Salma Hayek pledges $100,000 to Mexico earthquake victims

The film star has created a fundraising campaign to help the people of her native country.

Salma Hayek has donated $100,000 (£74,123) to Unicef and launched a fundraising campaign to help victims of the earthquake in Mexico.

The film star and humanitarian, who was born in Mexico, urged people to contribute to the global charity after Tuesday’s quake, the deadliest natural disaster the country has seen for more than three decades.

The 7.1-magnitude quake has killed more than 200 people, including 100 in the capital Mexico City.

Hayek revealed her pledge on Instagram, writing to her 4.6 million followers: “The people of my country have now suffered three natural disasters in a row.

“Many children and families are hurt and in terrible need.
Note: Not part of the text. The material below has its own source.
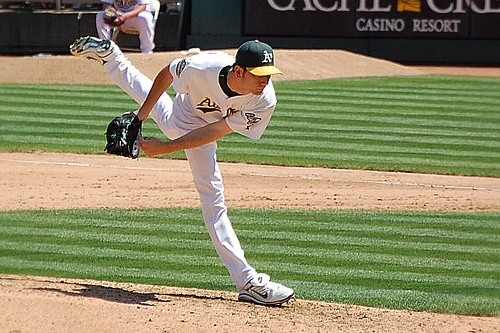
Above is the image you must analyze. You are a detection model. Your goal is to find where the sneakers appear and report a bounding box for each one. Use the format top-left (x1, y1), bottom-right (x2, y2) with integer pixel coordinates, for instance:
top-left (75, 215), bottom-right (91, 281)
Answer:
top-left (238, 272), bottom-right (295, 307)
top-left (69, 35), bottom-right (122, 65)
I’m contributing $100,000 now to Unicef which has teams on the ground responding.

“Please join me and contribute what you can and thank you.”
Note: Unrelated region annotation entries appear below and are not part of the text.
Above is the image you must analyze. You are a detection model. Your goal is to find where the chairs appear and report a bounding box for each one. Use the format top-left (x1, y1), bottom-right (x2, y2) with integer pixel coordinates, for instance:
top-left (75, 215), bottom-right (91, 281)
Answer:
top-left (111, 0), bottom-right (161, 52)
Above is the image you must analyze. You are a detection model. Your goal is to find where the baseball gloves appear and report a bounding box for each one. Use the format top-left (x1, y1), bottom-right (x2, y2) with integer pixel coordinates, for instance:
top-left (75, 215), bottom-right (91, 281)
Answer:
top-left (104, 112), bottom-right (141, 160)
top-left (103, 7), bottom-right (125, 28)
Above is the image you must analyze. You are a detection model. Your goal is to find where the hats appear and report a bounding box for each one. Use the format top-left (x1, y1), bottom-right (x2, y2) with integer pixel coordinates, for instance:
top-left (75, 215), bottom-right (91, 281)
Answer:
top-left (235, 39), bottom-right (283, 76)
The Oscar-nominated actress shared the campaign details along with videos in English and Spanish, in which she spoke of her own experience of the earthquake that devastated Mexico City in 1985.

She said: “After the 1985 earthquake in Mexico City I was evacuated from my building, a lot of friends died including an uncle that was very, very close to me.

#México mi corazón está contigo México my heart is with you. 🇲🇽

A post shared by Salma Hayek Pinault (@salmahayek) on

“I have lived through the aftermath of a disaster of this magnitude and it is horrific.

“I implore you, I implore to your hearts, to the goodness of your hearts, to your compassion, to help.

“Anything you can give will make a big difference and for starters, I will match the first $100,000 that is donated.”

Tuesday’s disaster occurred on the 32nd anniversary of the 1985 earthquake, and followed an 8.1-magnitude quake off Mexico’s southern coast on September 7.

Mexico was also hit by Hurricane Katia two weeks ago.

Within hours of Hayek’s CrowdRise campaign going live, more than $220,000 (£163,000) had been raised.